ACTIVITY: Your answer must be an exact transcription of the data, with every picture omitted.

START PROVIDED ENTRIES

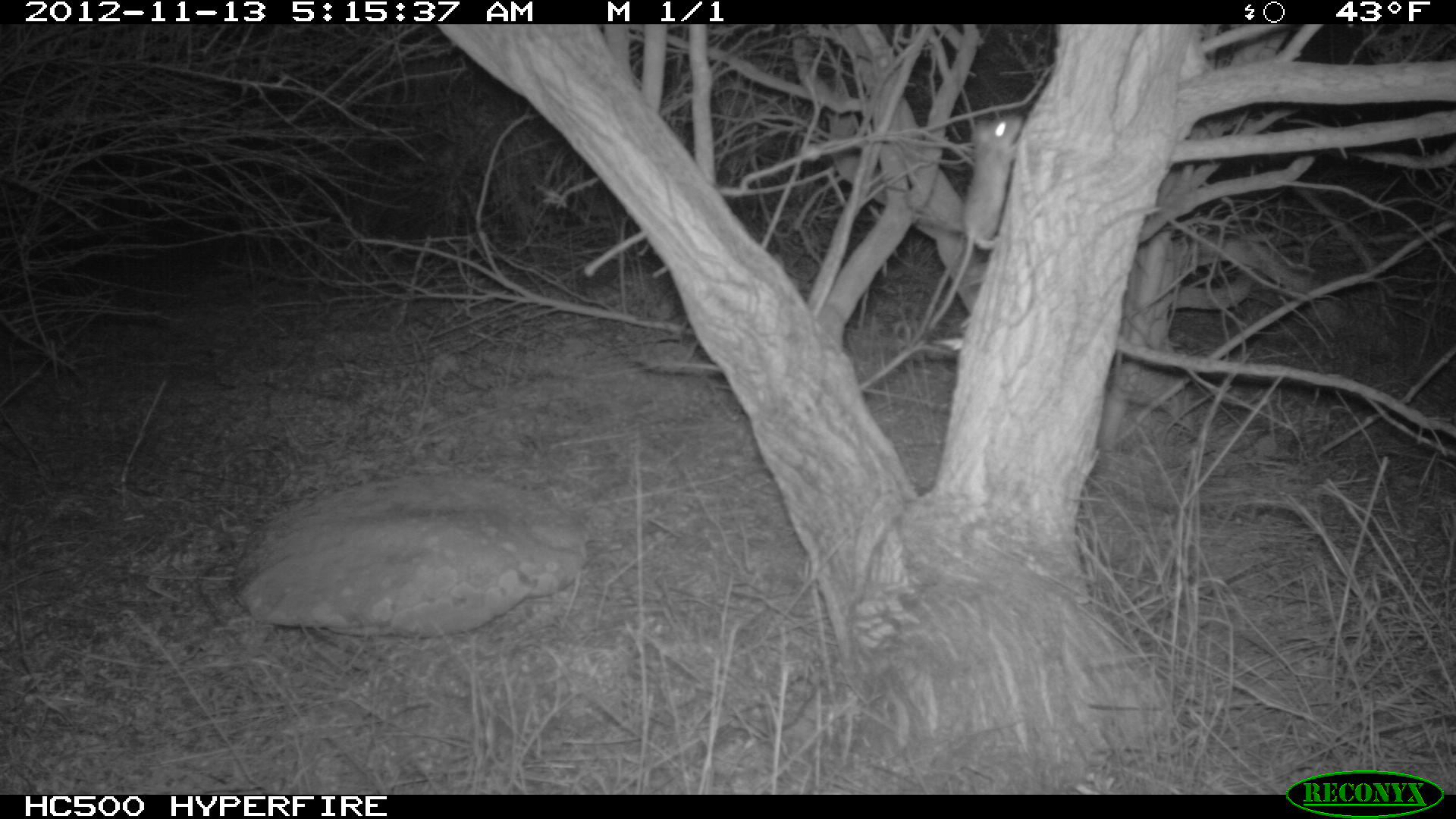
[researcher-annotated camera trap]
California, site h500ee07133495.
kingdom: Animalia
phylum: Chordata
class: Mammalia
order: Rodentia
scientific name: Rodentia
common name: rodent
Rodent (Rodentia).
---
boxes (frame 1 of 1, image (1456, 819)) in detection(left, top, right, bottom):
rodent: detection(925, 116, 1023, 331)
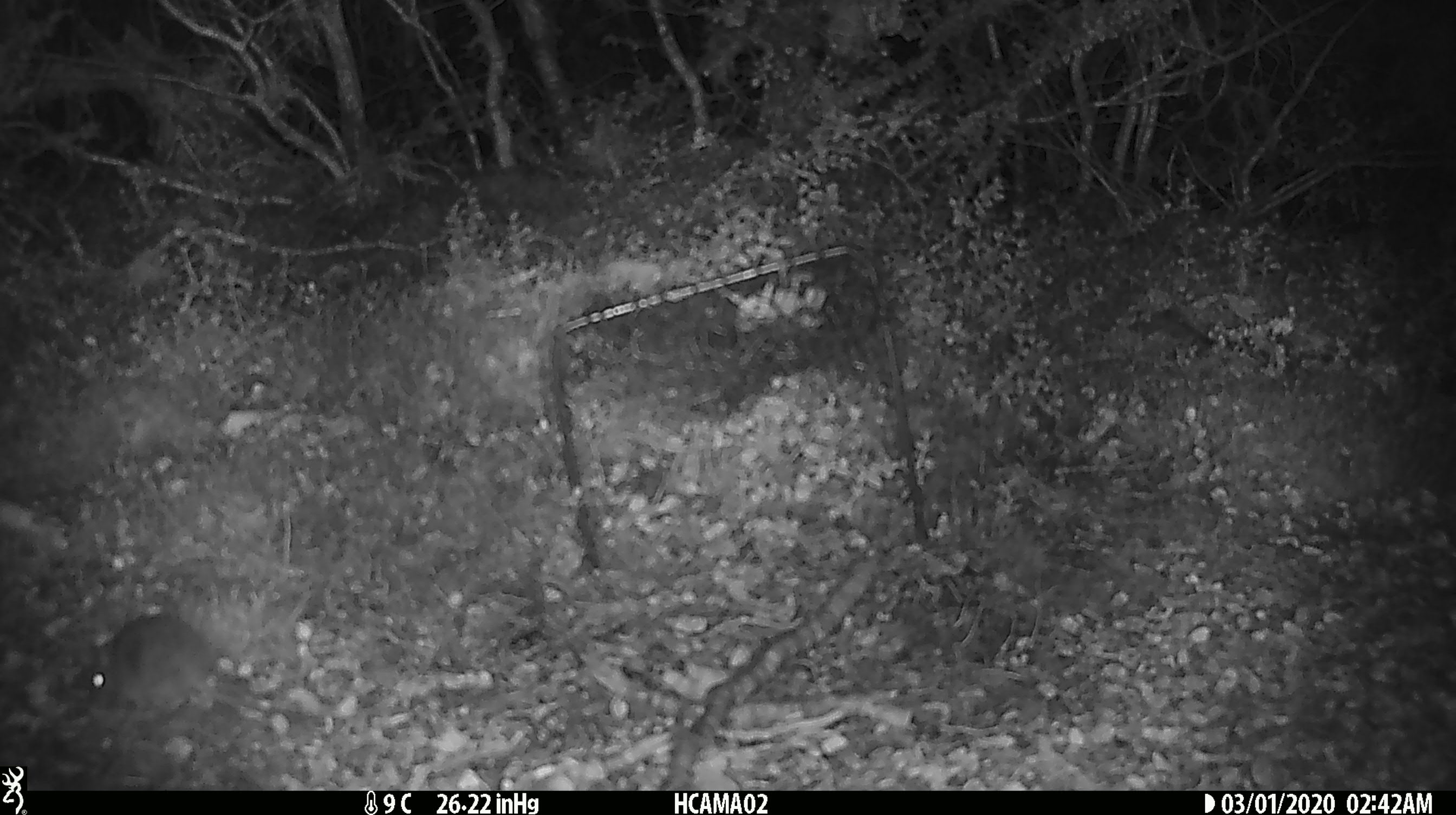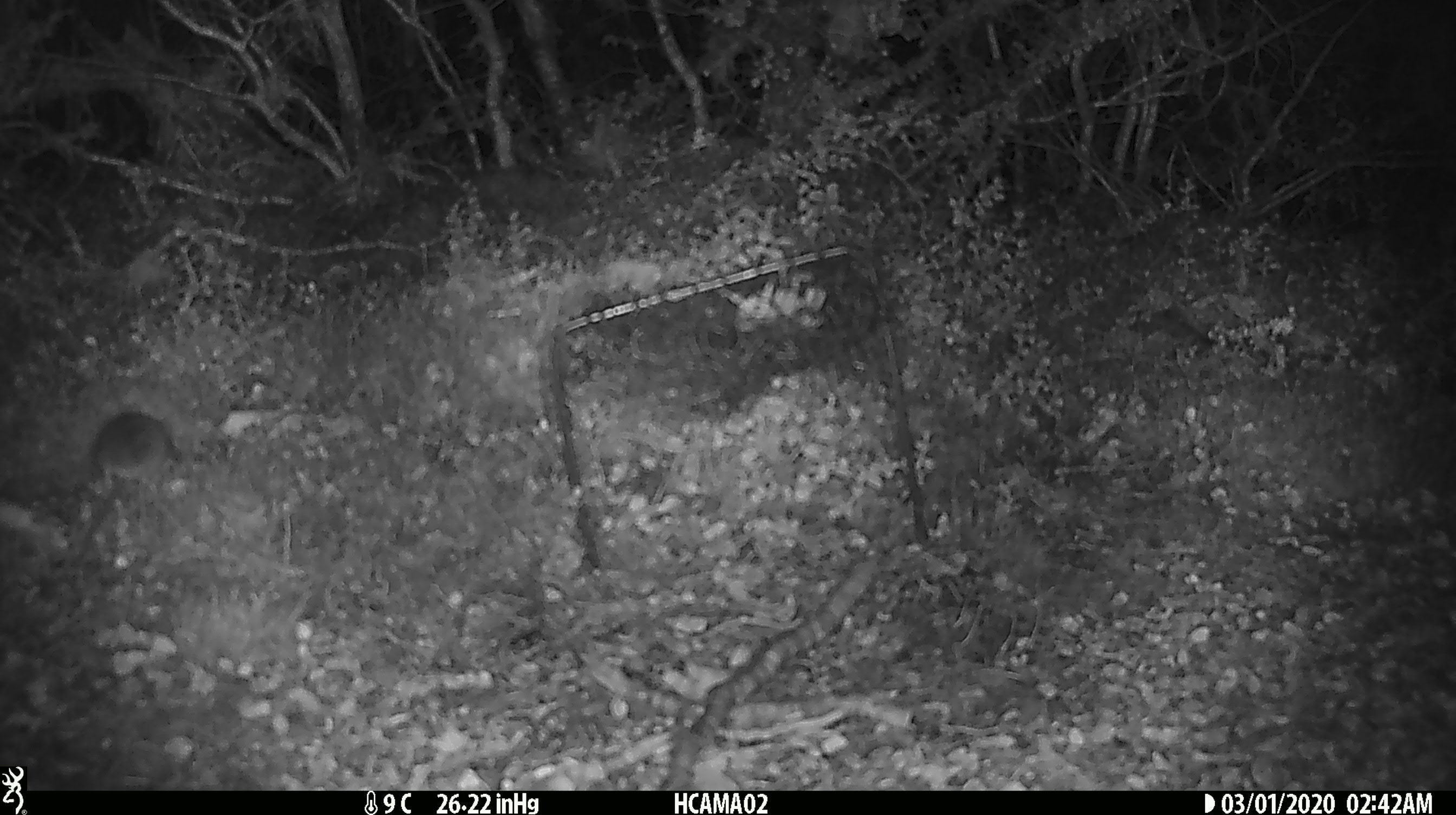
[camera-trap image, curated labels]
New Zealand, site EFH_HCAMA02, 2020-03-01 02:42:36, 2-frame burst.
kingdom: Animalia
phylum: Chordata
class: Mammalia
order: Rodentia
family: Muridae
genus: Mus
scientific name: Mus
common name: mouse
Mouse (Mus).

END PROVIDED ENTRIES

WRITTEN REPLY:
[researcher-annotated camera trap]
California, site h500ee07133495.
kingdom: Animalia
phylum: Chordata
class: Mammalia
order: Rodentia
scientific name: Rodentia
common name: rodent
Rodent (Rodentia).
---
boxes (frame 1 of 1, image (1456, 819)) in detection(left, top, right, bottom):
rodent: detection(925, 116, 1023, 331)
[camera-trap image, curated labels]
New Zealand, site EFH_HCAMA02, 2020-03-01 02:42:36, 2-frame burst.
kingdom: Animalia
phylum: Chordata
class: Mammalia
order: Rodentia
family: Muridae
genus: Mus
scientific name: Mus
common name: mouse
Mouse (Mus).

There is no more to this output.